[Stored data entries]
[Start of section]
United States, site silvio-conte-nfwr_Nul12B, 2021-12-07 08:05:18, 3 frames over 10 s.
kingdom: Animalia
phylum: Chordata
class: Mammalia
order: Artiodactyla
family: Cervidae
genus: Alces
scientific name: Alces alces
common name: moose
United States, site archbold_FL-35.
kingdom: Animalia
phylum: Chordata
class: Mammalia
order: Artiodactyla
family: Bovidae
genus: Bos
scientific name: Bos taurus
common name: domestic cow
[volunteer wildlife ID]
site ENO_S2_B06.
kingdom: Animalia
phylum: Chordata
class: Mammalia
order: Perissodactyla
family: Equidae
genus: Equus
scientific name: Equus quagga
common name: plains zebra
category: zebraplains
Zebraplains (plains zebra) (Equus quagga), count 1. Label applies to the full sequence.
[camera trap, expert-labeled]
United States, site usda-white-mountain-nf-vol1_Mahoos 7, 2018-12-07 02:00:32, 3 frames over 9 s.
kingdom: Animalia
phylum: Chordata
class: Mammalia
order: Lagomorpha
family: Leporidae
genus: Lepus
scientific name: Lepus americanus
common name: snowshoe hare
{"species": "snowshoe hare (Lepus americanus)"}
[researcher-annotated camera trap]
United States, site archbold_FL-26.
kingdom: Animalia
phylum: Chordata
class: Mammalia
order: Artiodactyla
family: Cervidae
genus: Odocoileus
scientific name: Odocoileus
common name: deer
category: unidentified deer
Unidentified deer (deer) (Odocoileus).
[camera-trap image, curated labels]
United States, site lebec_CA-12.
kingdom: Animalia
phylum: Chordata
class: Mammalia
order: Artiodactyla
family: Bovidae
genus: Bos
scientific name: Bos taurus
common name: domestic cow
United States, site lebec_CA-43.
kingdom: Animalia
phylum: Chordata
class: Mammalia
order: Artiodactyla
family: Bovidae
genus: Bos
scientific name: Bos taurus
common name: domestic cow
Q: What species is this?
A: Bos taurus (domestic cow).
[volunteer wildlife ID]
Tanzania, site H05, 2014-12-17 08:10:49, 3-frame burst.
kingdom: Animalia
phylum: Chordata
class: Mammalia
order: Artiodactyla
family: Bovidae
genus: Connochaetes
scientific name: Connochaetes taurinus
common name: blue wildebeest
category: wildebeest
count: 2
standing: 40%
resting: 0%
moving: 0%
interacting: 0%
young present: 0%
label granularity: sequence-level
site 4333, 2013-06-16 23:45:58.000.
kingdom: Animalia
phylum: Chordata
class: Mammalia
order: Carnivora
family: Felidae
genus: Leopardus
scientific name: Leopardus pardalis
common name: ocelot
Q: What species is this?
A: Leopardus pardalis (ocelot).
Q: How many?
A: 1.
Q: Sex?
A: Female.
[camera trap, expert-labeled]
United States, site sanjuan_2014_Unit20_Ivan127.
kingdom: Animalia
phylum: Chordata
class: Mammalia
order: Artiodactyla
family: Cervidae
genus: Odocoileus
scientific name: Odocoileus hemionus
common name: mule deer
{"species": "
[End of section]
What you are asked to do: Every line of the data above should be copied exactly.

Result of the task:
United States, site silvio-conte-nfwr_Nul12B, 2021-12-07 08:05:18, 3 frames over 10 s.
kingdom: Animalia
phylum: Chordata
class: Mammalia
order: Artiodactyla
family: Cervidae
genus: Alces
scientific name: Alces alces
common name: moose
United States, site archbold_FL-35.
kingdom: Animalia
phylum: Chordata
class: Mammalia
order: Artiodactyla
family: Bovidae
genus: Bos
scientific name: Bos taurus
common name: domestic cow
[volunteer wildlife ID]
site ENO_S2_B06.
kingdom: Animalia
phylum: Chordata
class: Mammalia
order: Perissodactyla
family: Equidae
genus: Equus
scientific name: Equus quagga
common name: plains zebra
category: zebraplains
Zebraplains (plains zebra) (Equus quagga), count 1. Label applies to the full sequence.
[camera trap, expert-labeled]
United States, site usda-white-mountain-nf-vol1_Mahoos 7, 2018-12-07 02:00:32, 3 frames over 9 s.
kingdom: Animalia
phylum: Chordata
class: Mammalia
order: Lagomorpha
family: Leporidae
genus: Lepus
scientific name: Lepus americanus
common name: snowshoe hare
{"species": "snowshoe hare (Lepus americanus)"}
[researcher-annotated camera trap]
United States, site archbold_FL-26.
kingdom: Animalia
phylum: Chordata
class: Mammalia
order: Artiodactyla
family: Cervidae
genus: Odocoileus
scientific name: Odocoileus
common name: deer
category: unidentified deer
Unidentified deer (deer) (Odocoileus).
[camera-trap image, curated labels]
United States, site lebec_CA-12.
kingdom: Animalia
phylum: Chordata
class: Mammalia
order: Artiodactyla
family: Bovidae
genus: Bos
scientific name: Bos taurus
common name: domestic cow
United States, site lebec_CA-43.
kingdom: Animalia
phylum: Chordata
class: Mammalia
order: Artiodactyla
family: Bovidae
genus: Bos
scientific name: Bos taurus
common name: domestic cow
Q: What species is this?
A: Bos taurus (domestic cow).
[volunteer wildlife ID]
Tanzania, site H05, 2014-12-17 08:10:49, 3-frame burst.
kingdom: Animalia
phylum: Chordata
class: Mammalia
order: Artiodactyla
family: Bovidae
genus: Connochaetes
scientific name: Connochaetes taurinus
common name: blue wildebeest
category: wildebeest
count: 2
standing: 40%
resting: 0%
moving: 0%
interacting: 0%
young present: 0%
label granularity: sequence-level
site 4333, 2013-06-16 23:45:58.000.
kingdom: Animalia
phylum: Chordata
class: Mammalia
order: Carnivora
family: Felidae
genus: Leopardus
scientific name: Leopardus pardalis
common name: ocelot
Q: What species is this?
A: Leopardus pardalis (ocelot).
Q: How many?
A: 1.
Q: Sex?
A: Female.
[camera trap, expert-labeled]
United States, site sanjuan_2014_Unit20_Ivan127.
kingdom: Animalia
phylum: Chordata
class: Mammalia
order: Artiodactyla
family: Cervidae
genus: Odocoileus
scientific name: Odocoileus hemionus
common name: mule deer
{"species": "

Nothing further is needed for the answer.